▶ Supplied entries

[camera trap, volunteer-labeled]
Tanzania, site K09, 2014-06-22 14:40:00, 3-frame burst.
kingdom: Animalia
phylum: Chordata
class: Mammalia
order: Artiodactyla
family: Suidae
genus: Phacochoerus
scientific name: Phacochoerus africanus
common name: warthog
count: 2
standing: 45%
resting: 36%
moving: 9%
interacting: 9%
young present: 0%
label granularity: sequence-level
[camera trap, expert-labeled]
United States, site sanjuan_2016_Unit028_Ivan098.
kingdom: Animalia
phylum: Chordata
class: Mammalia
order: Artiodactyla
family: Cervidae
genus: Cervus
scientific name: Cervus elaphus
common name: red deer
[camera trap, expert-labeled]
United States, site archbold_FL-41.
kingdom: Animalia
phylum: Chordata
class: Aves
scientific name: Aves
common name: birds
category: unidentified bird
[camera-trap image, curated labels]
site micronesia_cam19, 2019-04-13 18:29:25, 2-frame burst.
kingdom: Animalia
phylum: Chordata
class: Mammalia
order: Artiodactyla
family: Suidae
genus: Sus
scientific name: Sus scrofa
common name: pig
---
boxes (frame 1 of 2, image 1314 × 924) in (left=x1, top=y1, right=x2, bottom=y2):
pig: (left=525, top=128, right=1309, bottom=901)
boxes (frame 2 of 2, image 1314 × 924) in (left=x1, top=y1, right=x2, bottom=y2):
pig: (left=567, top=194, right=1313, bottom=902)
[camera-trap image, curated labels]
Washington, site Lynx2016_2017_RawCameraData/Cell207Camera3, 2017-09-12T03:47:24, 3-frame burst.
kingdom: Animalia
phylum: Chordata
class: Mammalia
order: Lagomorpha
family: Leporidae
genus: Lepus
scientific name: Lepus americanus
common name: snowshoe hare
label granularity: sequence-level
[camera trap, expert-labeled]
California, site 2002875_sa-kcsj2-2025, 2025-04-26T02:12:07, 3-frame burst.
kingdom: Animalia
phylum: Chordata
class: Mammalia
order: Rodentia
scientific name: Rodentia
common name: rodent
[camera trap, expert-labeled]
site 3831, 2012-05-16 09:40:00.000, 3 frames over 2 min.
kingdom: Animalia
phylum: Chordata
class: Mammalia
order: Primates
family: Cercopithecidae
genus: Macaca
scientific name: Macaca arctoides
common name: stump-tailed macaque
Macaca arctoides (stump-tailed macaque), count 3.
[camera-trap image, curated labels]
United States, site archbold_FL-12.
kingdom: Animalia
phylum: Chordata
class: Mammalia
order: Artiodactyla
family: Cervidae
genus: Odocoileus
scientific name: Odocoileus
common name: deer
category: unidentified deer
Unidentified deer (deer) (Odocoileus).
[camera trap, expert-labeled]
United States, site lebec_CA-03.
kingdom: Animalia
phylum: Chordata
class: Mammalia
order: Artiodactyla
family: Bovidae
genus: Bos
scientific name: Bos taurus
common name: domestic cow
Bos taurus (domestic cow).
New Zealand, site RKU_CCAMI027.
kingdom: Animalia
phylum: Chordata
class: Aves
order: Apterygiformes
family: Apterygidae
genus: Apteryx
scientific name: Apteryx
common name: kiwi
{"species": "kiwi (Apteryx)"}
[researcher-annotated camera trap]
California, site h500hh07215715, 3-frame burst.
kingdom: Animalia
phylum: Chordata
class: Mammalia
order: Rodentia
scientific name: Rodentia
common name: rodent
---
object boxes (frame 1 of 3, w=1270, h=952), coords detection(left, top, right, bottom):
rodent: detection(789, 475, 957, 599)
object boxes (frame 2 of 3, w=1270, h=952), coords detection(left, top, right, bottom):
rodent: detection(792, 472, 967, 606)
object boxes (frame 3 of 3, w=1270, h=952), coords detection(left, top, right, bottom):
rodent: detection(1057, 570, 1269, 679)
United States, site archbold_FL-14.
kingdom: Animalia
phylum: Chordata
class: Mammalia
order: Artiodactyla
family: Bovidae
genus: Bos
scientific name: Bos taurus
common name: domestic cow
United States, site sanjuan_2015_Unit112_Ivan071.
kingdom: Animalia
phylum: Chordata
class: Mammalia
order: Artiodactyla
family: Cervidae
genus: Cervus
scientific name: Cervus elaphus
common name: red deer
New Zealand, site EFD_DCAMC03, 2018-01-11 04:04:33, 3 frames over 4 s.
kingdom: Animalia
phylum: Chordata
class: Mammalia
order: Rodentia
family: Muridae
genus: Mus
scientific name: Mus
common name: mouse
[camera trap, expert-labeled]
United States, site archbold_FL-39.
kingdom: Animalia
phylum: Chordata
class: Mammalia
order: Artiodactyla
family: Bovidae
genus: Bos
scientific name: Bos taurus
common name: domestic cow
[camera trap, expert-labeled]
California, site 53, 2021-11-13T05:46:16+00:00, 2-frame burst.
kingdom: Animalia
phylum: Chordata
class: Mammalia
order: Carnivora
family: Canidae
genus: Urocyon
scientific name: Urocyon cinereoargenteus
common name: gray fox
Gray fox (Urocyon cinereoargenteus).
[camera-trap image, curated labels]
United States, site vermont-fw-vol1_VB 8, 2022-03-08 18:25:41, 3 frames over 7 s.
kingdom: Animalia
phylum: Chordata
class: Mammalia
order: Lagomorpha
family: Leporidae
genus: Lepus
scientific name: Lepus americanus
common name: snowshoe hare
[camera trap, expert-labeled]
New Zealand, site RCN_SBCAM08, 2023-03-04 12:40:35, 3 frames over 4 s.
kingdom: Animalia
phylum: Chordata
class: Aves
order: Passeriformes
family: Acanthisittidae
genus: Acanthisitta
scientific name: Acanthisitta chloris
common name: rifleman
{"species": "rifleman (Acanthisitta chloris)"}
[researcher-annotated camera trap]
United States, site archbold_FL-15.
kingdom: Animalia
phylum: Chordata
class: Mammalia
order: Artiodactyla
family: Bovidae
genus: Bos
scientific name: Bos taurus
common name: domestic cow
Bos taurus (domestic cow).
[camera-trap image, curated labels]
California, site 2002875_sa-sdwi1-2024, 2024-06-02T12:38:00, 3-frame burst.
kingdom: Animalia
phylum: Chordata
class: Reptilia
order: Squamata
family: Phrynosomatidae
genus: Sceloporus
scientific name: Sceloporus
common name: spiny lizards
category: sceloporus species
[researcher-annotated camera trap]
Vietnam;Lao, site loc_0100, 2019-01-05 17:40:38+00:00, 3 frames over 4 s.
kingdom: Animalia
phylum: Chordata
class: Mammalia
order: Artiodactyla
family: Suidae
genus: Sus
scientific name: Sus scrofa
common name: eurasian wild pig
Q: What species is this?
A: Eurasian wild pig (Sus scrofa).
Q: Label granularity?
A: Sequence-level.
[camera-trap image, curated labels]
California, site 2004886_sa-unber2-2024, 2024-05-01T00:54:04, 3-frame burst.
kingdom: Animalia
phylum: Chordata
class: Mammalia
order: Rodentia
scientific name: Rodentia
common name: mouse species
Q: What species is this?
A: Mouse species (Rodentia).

▶ Your goal
Transcribe the lines above precisely, keeping each one unchanged.

▶ Answer to the exercise
[camera trap, volunteer-labeled]
Tanzania, site K09, 2014-06-22 14:40:00, 3-frame burst.
kingdom: Animalia
phylum: Chordata
class: Mammalia
order: Artiodactyla
family: Suidae
genus: Phacochoerus
scientific name: Phacochoerus africanus
common name: warthog
count: 2
standing: 45%
resting: 36%
moving: 9%
interacting: 9%
young present: 0%
label granularity: sequence-level
[camera trap, expert-labeled]
United States, site sanjuan_2016_Unit028_Ivan098.
kingdom: Animalia
phylum: Chordata
class: Mammalia
order: Artiodactyla
family: Cervidae
genus: Cervus
scientific name: Cervus elaphus
common name: red deer
[camera trap, expert-labeled]
United States, site archbold_FL-41.
kingdom: Animalia
phylum: Chordata
class: Aves
scientific name: Aves
common name: birds
category: unidentified bird
[camera-trap image, curated labels]
site micronesia_cam19, 2019-04-13 18:29:25, 2-frame burst.
kingdom: Animalia
phylum: Chordata
class: Mammalia
order: Artiodactyla
family: Suidae
genus: Sus
scientific name: Sus scrofa
common name: pig
---
boxes (frame 1 of 2, image 1314 × 924) in (left=x1, top=y1, right=x2, bottom=y2):
pig: (left=525, top=128, right=1309, bottom=901)
boxes (frame 2 of 2, image 1314 × 924) in (left=x1, top=y1, right=x2, bottom=y2):
pig: (left=567, top=194, right=1313, bottom=902)
[camera-trap image, curated labels]
Washington, site Lynx2016_2017_RawCameraData/Cell207Camera3, 2017-09-12T03:47:24, 3-frame burst.
kingdom: Animalia
phylum: Chordata
class: Mammalia
order: Lagomorpha
family: Leporidae
genus: Lepus
scientific name: Lepus americanus
common name: snowshoe hare
label granularity: sequence-level
[camera trap, expert-labeled]
California, site 2002875_sa-kcsj2-2025, 2025-04-26T02:12:07, 3-frame burst.
kingdom: Animalia
phylum: Chordata
class: Mammalia
order: Rodentia
scientific name: Rodentia
common name: rodent
[camera trap, expert-labeled]
site 3831, 2012-05-16 09:40:00.000, 3 frames over 2 min.
kingdom: Animalia
phylum: Chordata
class: Mammalia
order: Primates
family: Cercopithecidae
genus: Macaca
scientific name: Macaca arctoides
common name: stump-tailed macaque
Macaca arctoides (stump-tailed macaque), count 3.
[camera-trap image, curated labels]
United States, site archbold_FL-12.
kingdom: Animalia
phylum: Chordata
class: Mammalia
order: Artiodactyla
family: Cervidae
genus: Odocoileus
scientific name: Odocoileus
common name: deer
category: unidentified deer
Unidentified deer (deer) (Odocoileus).
[camera trap, expert-labeled]
United States, site lebec_CA-03.
kingdom: Animalia
phylum: Chordata
class: Mammalia
order: Artiodactyla
family: Bovidae
genus: Bos
scientific name: Bos taurus
common name: domestic cow
Bos taurus (domestic cow).
New Zealand, site RKU_CCAMI027.
kingdom: Animalia
phylum: Chordata
class: Aves
order: Apterygiformes
family: Apterygidae
genus: Apteryx
scientific name: Apteryx
common name: kiwi
{"species": "kiwi (Apteryx)"}
[researcher-annotated camera trap]
California, site h500hh07215715, 3-frame burst.
kingdom: Animalia
phylum: Chordata
class: Mammalia
order: Rodentia
scientific name: Rodentia
common name: rodent
---
object boxes (frame 1 of 3, w=1270, h=952), coords detection(left, top, right, bottom):
rodent: detection(789, 475, 957, 599)
object boxes (frame 2 of 3, w=1270, h=952), coords detection(left, top, right, bottom):
rodent: detection(792, 472, 967, 606)
object boxes (frame 3 of 3, w=1270, h=952), coords detection(left, top, right, bottom):
rodent: detection(1057, 570, 1269, 679)
United States, site archbold_FL-14.
kingdom: Animalia
phylum: Chordata
class: Mammalia
order: Artiodactyla
family: Bovidae
genus: Bos
scientific name: Bos taurus
common name: domestic cow
United States, site sanjuan_2015_Unit112_Ivan071.
kingdom: Animalia
phylum: Chordata
class: Mammalia
order: Artiodactyla
family: Cervidae
genus: Cervus
scientific name: Cervus elaphus
common name: red deer
New Zealand, site EFD_DCAMC03, 2018-01-11 04:04:33, 3 frames over 4 s.
kingdom: Animalia
phylum: Chordata
class: Mammalia
order: Rodentia
family: Muridae
genus: Mus
scientific name: Mus
common name: mouse
[camera trap, expert-labeled]
United States, site archbold_FL-39.
kingdom: Animalia
phylum: Chordata
class: Mammalia
order: Artiodactyla
family: Bovidae
genus: Bos
scientific name: Bos taurus
common name: domestic cow
[camera trap, expert-labeled]
California, site 53, 2021-11-13T05:46:16+00:00, 2-frame burst.
kingdom: Animalia
phylum: Chordata
class: Mammalia
order: Carnivora
family: Canidae
genus: Urocyon
scientific name: Urocyon cinereoargenteus
common name: gray fox
Gray fox (Urocyon cinereoargenteus).
[camera-trap image, curated labels]
United States, site vermont-fw-vol1_VB 8, 2022-03-08 18:25:41, 3 frames over 7 s.
kingdom: Animalia
phylum: Chordata
class: Mammalia
order: Lagomorpha
family: Leporidae
genus: Lepus
scientific name: Lepus americanus
common name: snowshoe hare
[camera trap, expert-labeled]
New Zealand, site RCN_SBCAM08, 2023-03-04 12:40:35, 3 frames over 4 s.
kingdom: Animalia
phylum: Chordata
class: Aves
order: Passeriformes
family: Acanthisittidae
genus: Acanthisitta
scientific name: Acanthisitta chloris
common name: rifleman
{"species": "rifleman (Acanthisitta chloris)"}
[researcher-annotated camera trap]
United States, site archbold_FL-15.
kingdom: Animalia
phylum: Chordata
class: Mammalia
order: Artiodactyla
family: Bovidae
genus: Bos
scientific name: Bos taurus
common name: domestic cow
Bos taurus (domestic cow).
[camera-trap image, curated labels]
California, site 2002875_sa-sdwi1-2024, 2024-06-02T12:38:00, 3-frame burst.
kingdom: Animalia
phylum: Chordata
class: Reptilia
order: Squamata
family: Phrynosomatidae
genus: Sceloporus
scientific name: Sceloporus
common name: spiny lizards
category: sceloporus species
[researcher-annotated camera trap]
Vietnam;Lao, site loc_0100, 2019-01-05 17:40:38+00:00, 3 frames over 4 s.
kingdom: Animalia
phylum: Chordata
class: Mammalia
order: Artiodactyla
family: Suidae
genus: Sus
scientific name: Sus scrofa
common name: eurasian wild pig
Q: What species is this?
A: Eurasian wild pig (Sus scrofa).
Q: Label granularity?
A: Sequence-level.
[camera-trap image, curated labels]
California, site 2004886_sa-unber2-2024, 2024-05-01T00:54:04, 3-frame burst.
kingdom: Animalia
phylum: Chordata
class: Mammalia
order: Rodentia
scientific name: Rodentia
common name: mouse species
Q: What species is this?
A: Mouse species (Rodentia).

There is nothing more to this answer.